▶ **Задания**
1. Ответьте по отрывку на вопросы:
(a) Что, по выводу следствия, было забыто в одном из орудий во время учебных занятий?
(b) На что было наведено это орудие?
(c) Как сначала наказали командира и офицеров батареи?
2. На что, согласно отрывку, указывали в военной среде, обсуждая этот случай? Перечислите всё названное.
3. Перепишите из отрывка слово в слово фрагмент, который начинается со слов «Командира и офицеров» и заканчивается словами «в полевой (армейской)артиллерии.».

▶ **Приведённый отрывок**
Я вспоминаю, что мы строили в тот вечер всевозможные догадки, перебирали разные несчастные случаи, которые нередко случаются в артиллерии, и… объяснили все случившееся лишь халатной неосмотрительностью…
Так, судя, конечно, лишь по официальным сведениям, оказалось и в действительности. Было назначено следствие, установившее, что во время происходивших накануне учебных занятий в одном из орудий, якобы по небрежности, был забыт боевой снаряд с картечью, и это же орудие, не осмотренное предварительно, как и все остальные, офицерами, было отправлено на салютационную стрельбу в день Крещения. Для меня непонятным осталось все-таки то, что орудие это было наведено совершенно точно именно на часовню Иордани, но, не будучи артиллеристом, я не знаю, в каком направлении обыкновенно устанавливают орудия в подобных случаях для салюта. Еще более преступным и уже совершенно неправдоподобным представляется мне то обстоятельство: как можно было заряжать орудие для салютационной стрельбы и не заметить, что в нем уже находилась картечь.
Командира и офицеров батареи судили, всех разжаловали в рядовые, но вскоре они были прощены и переведены теми же чинами в армию, что вызвало большое неудовольствие в полевой (армейской)артиллерии.
Понесла ли какое-нибудь наказание прислуга орудия – я не знаю, а в ее поступках, по-видимому, и заключалась вся тайна.
Об этом случае много и оживленно толковали в военной среде, указывали на недоговоренность и промахи следствия, на работу в войсках революционеров, но наступившие вскоре новые волнующие события заставили забыть и о нем.

▶ **Исходные материалы**

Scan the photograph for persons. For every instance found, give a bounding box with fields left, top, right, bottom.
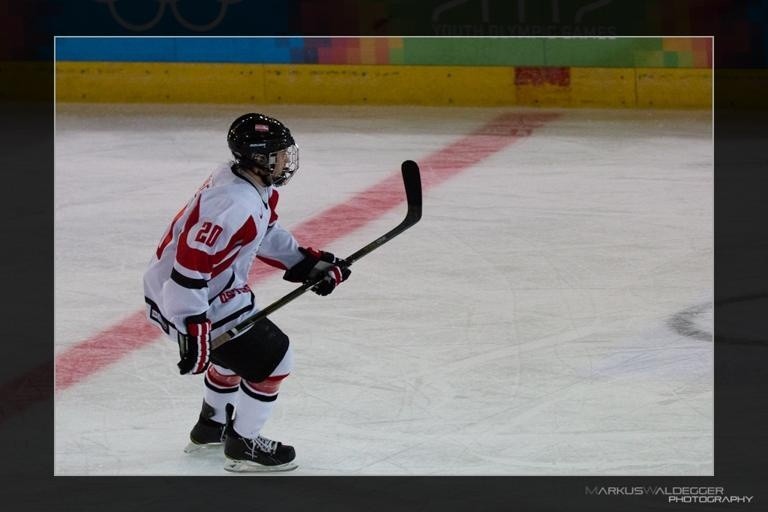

▶ **Ответы к заданиям**
1.
(a) Боевой снаряд с картечью.
(b) На часовню Иордани.
(c) Их разжаловали в рядовые.

2.
- Недоговоренность следствия
- Промахи следствия
- Работа в войсках революционеров

3.
Командира и офицеров батареи судили, всех разжаловали в рядовые, но вскоре они были прощены и переведены теми же чинами в армию, что вызвало большое неудовольствие в полевой (армейской)артиллерии.